Grand Theft Auto V will make every person think about whether it’s OK to explore the limits of human behavior. It will let you do an experiment by committing crimes and then seeing the consequences play out. As you do so, the humor and satire will work on your mind. Sometimes the black humor is right on target, and often it is just puerile. If you pay attention to the subtle digs, you’ll come out of the experience wiser, and less trusting of authority.

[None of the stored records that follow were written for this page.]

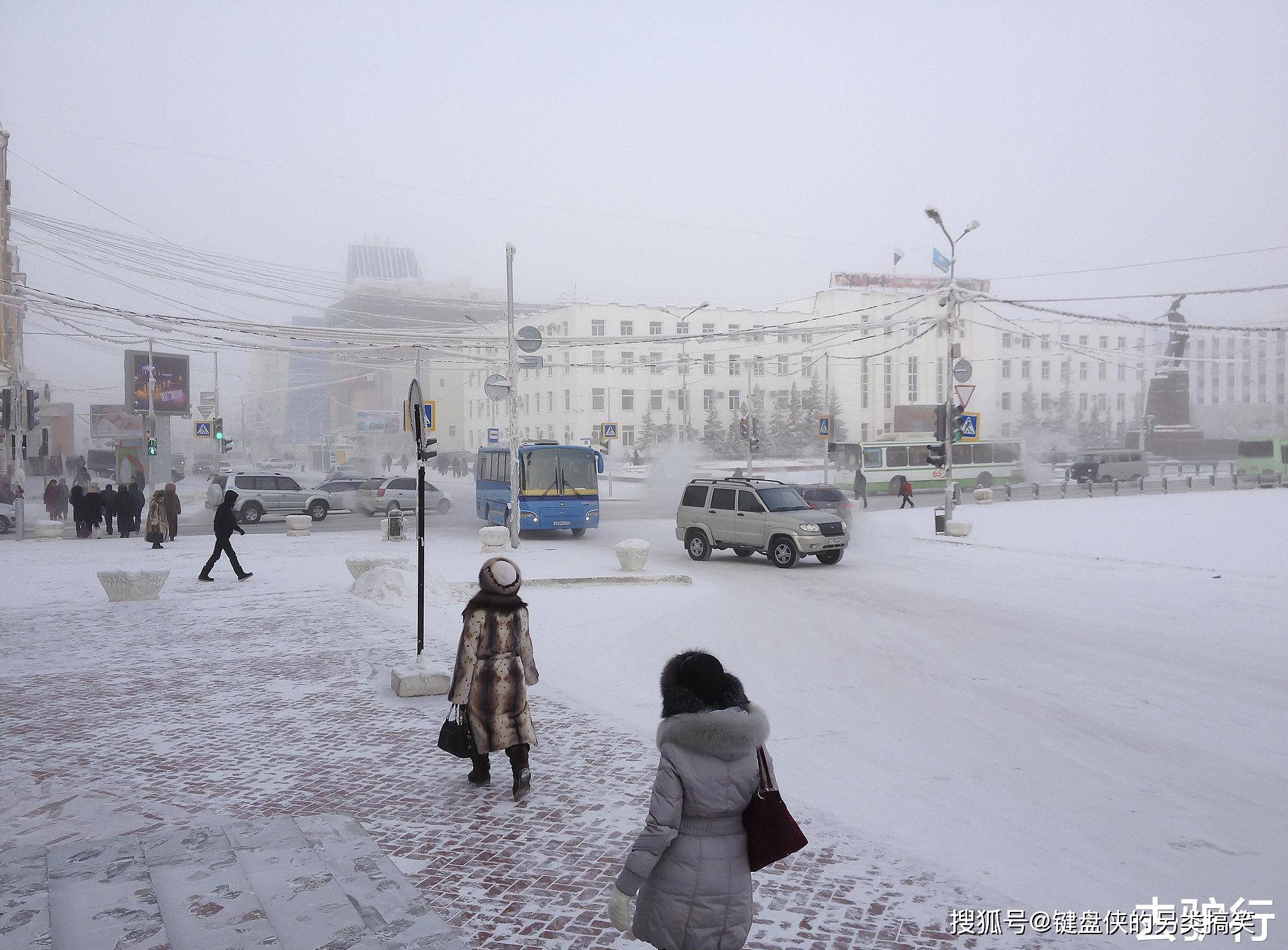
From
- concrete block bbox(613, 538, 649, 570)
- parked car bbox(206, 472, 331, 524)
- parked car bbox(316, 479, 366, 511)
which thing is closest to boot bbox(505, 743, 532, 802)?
concrete block bbox(613, 538, 649, 570)

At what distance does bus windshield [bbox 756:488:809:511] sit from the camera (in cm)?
2086

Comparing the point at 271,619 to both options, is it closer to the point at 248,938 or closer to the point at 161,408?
the point at 248,938

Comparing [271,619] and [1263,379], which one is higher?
[1263,379]

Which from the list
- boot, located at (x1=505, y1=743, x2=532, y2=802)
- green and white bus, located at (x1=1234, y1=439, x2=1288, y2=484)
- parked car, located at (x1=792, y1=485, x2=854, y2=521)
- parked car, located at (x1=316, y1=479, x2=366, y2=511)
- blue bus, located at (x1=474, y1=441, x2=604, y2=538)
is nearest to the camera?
boot, located at (x1=505, y1=743, x2=532, y2=802)

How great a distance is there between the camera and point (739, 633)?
41.5 ft

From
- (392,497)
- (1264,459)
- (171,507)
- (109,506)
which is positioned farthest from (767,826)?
(1264,459)

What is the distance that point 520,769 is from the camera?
6547 millimetres

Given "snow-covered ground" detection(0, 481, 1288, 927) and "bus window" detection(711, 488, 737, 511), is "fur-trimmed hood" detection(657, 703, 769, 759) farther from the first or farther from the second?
"bus window" detection(711, 488, 737, 511)

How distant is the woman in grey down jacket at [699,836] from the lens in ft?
10.6

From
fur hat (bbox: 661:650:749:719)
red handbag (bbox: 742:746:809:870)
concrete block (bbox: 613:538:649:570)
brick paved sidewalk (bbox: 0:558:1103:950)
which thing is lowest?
brick paved sidewalk (bbox: 0:558:1103:950)

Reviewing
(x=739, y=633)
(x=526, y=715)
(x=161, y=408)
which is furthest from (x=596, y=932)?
(x=161, y=408)

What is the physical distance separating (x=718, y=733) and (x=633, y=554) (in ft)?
49.7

Is this game OK for you to play? Only you can answer that question. Don’t play it just because everybody else is. And don’t let your kid play it because their friends are playing it. That’s a cop-out. If you can laugh at racist and sexist jokes, you will like it. If you don’t, you may hate it. Would you play it with your mother watching you? Nope. Should women play it? I wouldn’t make assumptions about what women like or don’t like when it comes to this game. Would you play it in front of your little boys or girls? Nope. Should your four-year-old son play it? Nope.
This really is a game you should only play in adult company, and that company should be desensitized to the violence in the game. That narrows down the audience for GTAV significantly. But apparently, just about every person in this adult male hardcore gamer demographic is going to play this game. Of course, you know that a lot of parents aren’t paying attention, and they’re buying this game for their kids. Rockstar can take that to the bank.
Rockstar’s Dan Houser has said that the company doesn’t design games based on focus groups. If it did so, it would wind up with nice, safe content like Disney material. But Grand Theft Auto V is a success. Rather, it’s a masterpiece, because it was created by people who don’t care about what anybody else thinks. It was created by people who are single-minded about what they consider to be fun. And, indeed. I’ve played game. It’s fun.